* Working data

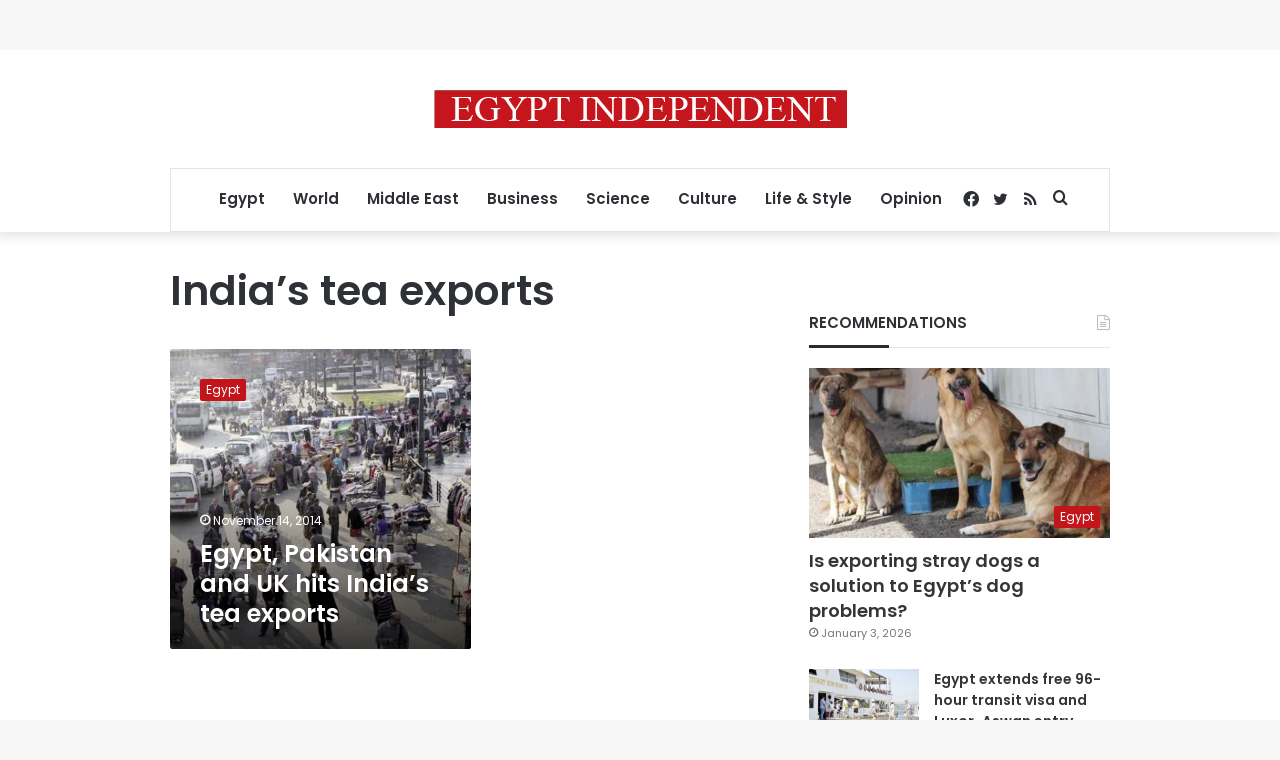

--- FILE ---
content_type: text/html; charset=utf-8
request_url: https://www.google.com/recaptcha/api2/aframe
body_size: 265
content:
<!DOCTYPE HTML><html><head><meta http-equiv="content-type" content="text/html; charset=UTF-8"></head><body><script nonce="sjQAnKN8eNM-MpSkuef8Ag">/** Anti-fraud and anti-abuse applications only. See google.com/recaptcha */ try{var clients={'sodar':'https://pagead2.googlesyndication.com/pagead/sodar?'};window.addEventListener("message",function(a){try{if(a.source===window.parent){var b=JSON.parse(a.data);var c=clients[b['id']];if(c){var d=document.createElement('img');d.src=c+b['params']+'&rc='+(localStorage.getItem("rc::a")?sessionStorage.getItem("rc::b"):"");window.document.body.appendChild(d);sessionStorage.setItem("rc::e",parseInt(sessionStorage.getItem("rc::e")||0)+1);localStorage.setItem("rc::h",'1767530500675');}}}catch(b){}});window.parent.postMessage("_grecaptcha_ready", "*");}catch(b){}</script></body></html>

--- FILE ---
content_type: application/javascript; charset=utf-8
request_url: https://fundingchoicesmessages.google.com/f/AGSKWxVpFeFVvG2EW7gufIvevD9WdVA6i2Pk0rAFXe8wbJwZ0GJRW1uOD1ddJvUnBc4NXmZ21pdRhbIvu8GpkJv3zmitJ43RDfMIF2ksZJvllyDzb3e5TycXTgPMbYH86VCxN5hJ7BRnSz2RlVZkBEqfX9Pbx23_xRj4ZWHmb-MS_ZKZAhsa_gOrrJe81pdz/_/responsive_dfp./polopoly_fs/ad-_adsetup./adprove_/ad_bannerPool-
body_size: -1287
content:
window['498f4f23-5f1a-46ab-abfe-7ece97106601'] = true;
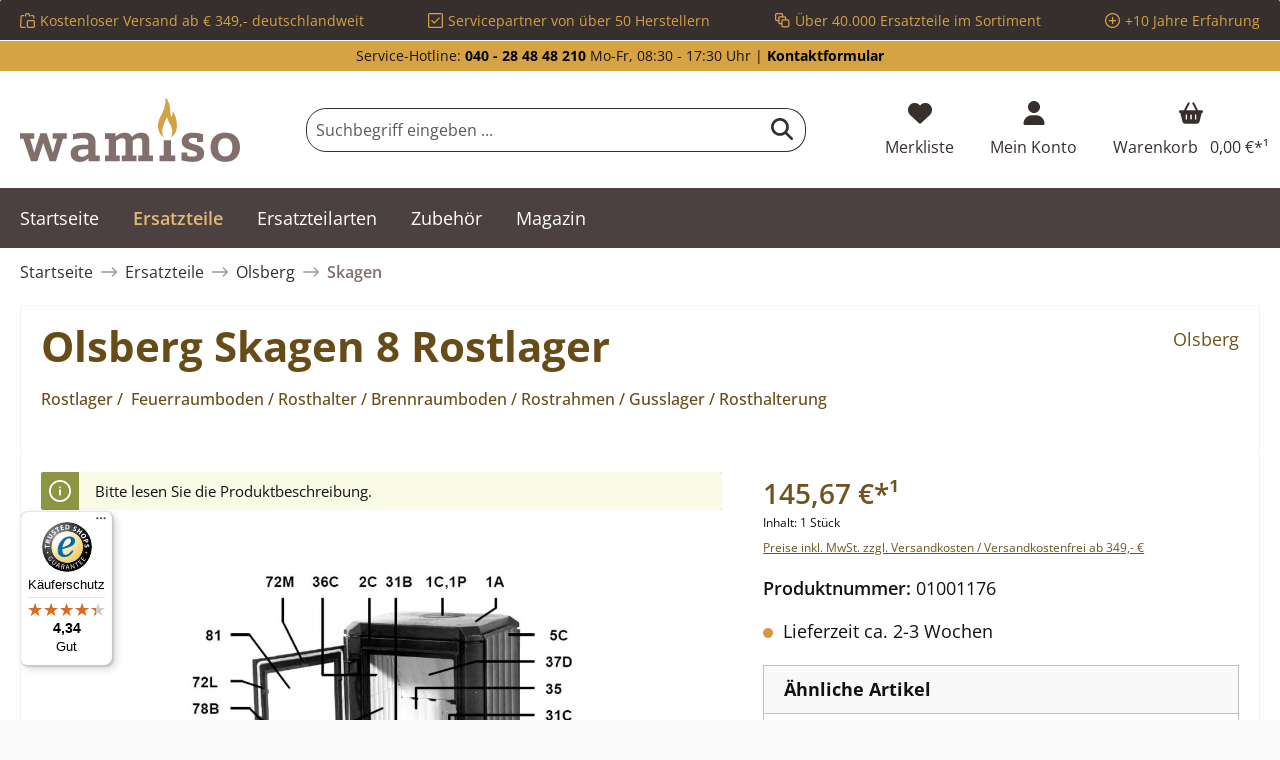

--- FILE ---
content_type: text/javascript
request_url: https://widgets.trustedshops.com/js/X16D99519E38465E066ECBB23F1E52224.js
body_size: 1624
content:
((e,t)=>{const a={shopInfo:{tsId:"X16D99519E38465E066ECBB23F1E52224",name:"wamiso.com",url:"www.wamiso.com",language:"de",targetMarket:"DEU",ratingVariant:"WIDGET",eTrustedIds:{accountId:"acc-c610f08c-86a1-433e-b9fc-510ed5501dba",channelId:"chl-468c1fe1-2391-4973-be63-1e9092f6ce58"},buyerProtection:{certificateType:"CLASSIC",certificateState:"PRODUCTION",mainProtectionCurrency:"EUR",classicProtectionAmount:100,maxProtectionDuration:30,plusProtectionAmount:2e4,basicProtectionAmount:100,firstCertified:"2025-04-24 00:00:00"},reviewSystem:{rating:{averageRating:4.34,averageRatingCount:1276,overallRatingCount:1276,distribution:{oneStar:116,twoStars:33,threeStars:45,fourStars:183,fiveStars:899}},reviews:[{average:4,buyerStatement:"Erster Kontakt war nicht sehr aufschlussreich, wusste nicht genau ab meine Bestellung die richtige ist. Hat aber alles geklappt und ich musste nichts zurückschicken;-)\nAlles Gut, Danke!",rawChangeDate:"2026-01-18T17:19:30.000Z",changeDate:"18.1.2026",transactionDate:"18.12.2025"},{average:5,buyerStatement:"Schnelle Lieferung. Qualität kann ich noch nicht sagen, weil ich es noch nicht eingebaut habe. Der vorherige Schamottstein hielt leider nicht so lange und hatte nach kurzer Zeit wieder einen Riss. Bislang hat der Schornsteinfeger aber noch nicht gemeckert daher bleibt es erst einmal bei dem alten. Da unser Ofen schon alt ist und die Ersatzteile langsam knapp werden habe ich es schon mal als Ersatz gekauft",rawChangeDate:"2026-01-18T10:40:41.000Z",changeDate:"18.1.2026",transactionDate:"16.12.2025"},{average:5,buyerStatement:"Schnelle Lieferung, gute Ware,wie bestellt",rawChangeDate:"2026-01-17T13:49:43.000Z",changeDate:"17.1.2026",transactionDate:"18.12.2025"}]},features:["MARS_REVIEWS","MARS_EVENTS","DISABLE_REVIEWREQUEST_SENDING","MARS_QUESTIONNAIRE","MARS_PUBLIC_QUESTIONNAIRE","SHOP_CONSUMER_MEMBERSHIP","GUARANTEE_RECOG_CLASSIC_INTEGRATION"],consentManagementType:"OFF",urls:{profileUrl:"https://www.trustedshops.de/bewertung/info_X16D99519E38465E066ECBB23F1E52224.html",profileUrlLegalSection:"https://www.trustedshops.de/bewertung/info_X16D99519E38465E066ECBB23F1E52224.html#legal-info",reviewLegalUrl:"https://help.etrusted.com/hc/de/articles/23970864566162"},contractStartDate:"2025-01-23 00:00:00",shopkeeper:{name:"Cerberus Kaminhaus GmbH",street:"Charlottenburger Strasse 5",country:"DE",city:"Geesthacht",zip:"21502"},displayVariant:"full",variant:"full",twoLetterCountryCode:"DE"},"process.env":{STAGE:"prod"},externalConfig:{trustbadgeScriptUrl:"https://widgets.trustedshops.com/assets/trustbadge.js",cdnDomain:"widgets.trustedshops.com"},elementIdSuffix:"-98e3dadd90eb493088abdc5597a70810",buildTimestamp:"2026-01-19T05:50:17.965Z",buildStage:"prod"},r=a=>{const{trustbadgeScriptUrl:r}=a.externalConfig;let n=t.querySelector(`script[src="${r}"]`);n&&t.body.removeChild(n),n=t.createElement("script"),n.src=r,n.charset="utf-8",n.setAttribute("data-type","trustbadge-business-logic"),n.onerror=()=>{throw new Error(`The Trustbadge script could not be loaded from ${r}. Have you maybe selected an invalid TSID?`)},n.onload=()=>{e.trustbadge?.load(a)},t.body.appendChild(n)};"complete"===t.readyState?r(a):e.addEventListener("load",(()=>{r(a)}))})(window,document);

* Exercise objective
Retype everything in the entries above exactly. The pictures are to be omitted.

* Solution to the problem
--- FILE ---
content_type: text/html; charset=utf-8
request_url: https://www.google.com/recaptcha/api2/aframe
body_size: 265
content:
<!DOCTYPE HTML><html><head><meta http-equiv="content-type" content="text/html; charset=UTF-8"></head><body><script nonce="sjQAnKN8eNM-MpSkuef8Ag">/** Anti-fraud and anti-abuse applications only. See google.com/recaptcha */ try{var clients={'sodar':'https://pagead2.googlesyndication.com/pagead/sodar?'};window.addEventListener("message",function(a){try{if(a.source===window.parent){var b=JSON.parse(a.data);var c=clients[b['id']];if(c){var d=document.createElement('img');d.src=c+b['params']+'&rc='+(localStorage.getItem("rc::a")?sessionStorage.getItem("rc::b"):"");window.document.body.appendChild(d);sessionStorage.setItem("rc::e",parseInt(sessionStorage.getItem("rc::e")||0)+1);localStorage.setItem("rc::h",'1767530500675');}}}catch(b){}});window.parent.postMessage("_grecaptcha_ready", "*");}catch(b){}</script></body></html>

--- FILE ---
content_type: application/javascript; charset=utf-8
request_url: https://fundingchoicesmessages.google.com/f/AGSKWxVpFeFVvG2EW7gufIvevD9WdVA6i2Pk0rAFXe8wbJwZ0GJRW1uOD1ddJvUnBc4NXmZ21pdRhbIvu8GpkJv3zmitJ43RDfMIF2ksZJvllyDzb3e5TycXTgPMbYH86VCxN5hJ7BRnSz2RlVZkBEqfX9Pbx23_xRj4ZWHmb-MS_ZKZAhsa_gOrrJe81pdz/_/responsive_dfp./polopoly_fs/ad-_adsetup./adprove_/ad_bannerPool-
body_size: -1287
content:
window['498f4f23-5f1a-46ab-abfe-7ece97106601'] = true;

--- FILE ---
content_type: text/javascript
request_url: https://widgets.trustedshops.com/js/X16D99519E38465E066ECBB23F1E52224.js
body_size: 1624
content:
((e,t)=>{const a={shopInfo:{tsId:"X16D99519E38465E066ECBB23F1E52224",name:"wamiso.com",url:"www.wamiso.com",language:"de",targetMarket:"DEU",ratingVariant:"WIDGET",eTrustedIds:{accountId:"acc-c610f08c-86a1-433e-b9fc-510ed5501dba",channelId:"chl-468c1fe1-2391-4973-be63-1e9092f6ce58"},buyerProtection:{certificateType:"CLASSIC",certificateState:"PRODUCTION",mainProtectionCurrency:"EUR",classicProtectionAmount:100,maxProtectionDuration:30,plusProtectionAmount:2e4,basicProtectionAmount:100,firstCertified:"2025-04-24 00:00:00"},reviewSystem:{rating:{averageRating:4.34,averageRatingCount:1276,overallRatingCount:1276,distribution:{oneStar:116,twoStars:33,threeStars:45,fourStars:183,fiveStars:899}},reviews:[{average:4,buyerStatement:"Erster Kontakt war nicht sehr aufschlussreich, wusste nicht genau ab meine Bestellung die richtige ist. Hat aber alles geklappt und ich musste nichts zurückschicken;-)\nAlles Gut, Danke!",rawChangeDate:"2026-01-18T17:19:30.000Z",changeDate:"18.1.2026",transactionDate:"18.12.2025"},{average:5,buyerStatement:"Schnelle Lieferung. Qualität kann ich noch nicht sagen, weil ich es noch nicht eingebaut habe. Der vorherige Schamottstein hielt leider nicht so lange und hatte nach kurzer Zeit wieder einen Riss. Bislang hat der Schornsteinfeger aber noch nicht gemeckert daher bleibt es erst einmal bei dem alten. Da unser Ofen schon alt ist und die Ersatzteile langsam knapp werden habe ich es schon mal als Ersatz gekauft",rawChangeDate:"2026-01-18T10:40:41.000Z",changeDate:"18.1.2026",transactionDate:"16.12.2025"},{average:5,buyerStatement:"Schnelle Lieferung, gute Ware,wie bestellt",rawChangeDate:"2026-01-17T13:49:43.000Z",changeDate:"17.1.2026",transactionDate:"18.12.2025"}]},features:["MARS_REVIEWS","MARS_EVENTS","DISABLE_REVIEWREQUEST_SENDING","MARS_QUESTIONNAIRE","MARS_PUBLIC_QUESTIONNAIRE","SHOP_CONSUMER_MEMBERSHIP","GUARANTEE_RECOG_CLASSIC_INTEGRATION"],consentManagementType:"OFF",urls:{profileUrl:"https://www.trustedshops.de/bewertung/info_X16D99519E38465E066ECBB23F1E52224.html",profileUrlLegalSection:"https://www.trustedshops.de/bewertung/info_X16D99519E38465E066ECBB23F1E52224.html#legal-info",reviewLegalUrl:"https://help.etrusted.com/hc/de/articles/23970864566162"},contractStartDate:"2025-01-23 00:00:00",shopkeeper:{name:"Cerberus Kaminhaus GmbH",street:"Charlottenburger Strasse 5",country:"DE",city:"Geesthacht",zip:"21502"},displayVariant:"full",variant:"full",twoLetterCountryCode:"DE"},"process.env":{STAGE:"prod"},externalConfig:{trustbadgeScriptUrl:"https://widgets.trustedshops.com/assets/trustbadge.js",cdnDomain:"widgets.trustedshops.com"},elementIdSuffix:"-98e3dadd90eb493088abdc5597a70810",buildTimestamp:"2026-01-19T05:50:17.965Z",buildStage:"prod"},r=a=>{const{trustbadgeScriptUrl:r}=a.externalConfig;let n=t.querySelector(`script[src="${r}"]`);n&&t.body.removeChild(n),n=t.createElement("script"),n.src=r,n.charset="utf-8",n.setAttribute("data-type","trustbadge-business-logic"),n.onerror=()=>{throw new Error(`The Trustbadge script could not be loaded from ${r}. Have you maybe selected an invalid TSID?`)},n.onload=()=>{e.trustbadge?.load(a)},t.body.appendChild(n)};"complete"===t.readyState?r(a):e.addEventListener("load",(()=>{r(a)}))})(window,document);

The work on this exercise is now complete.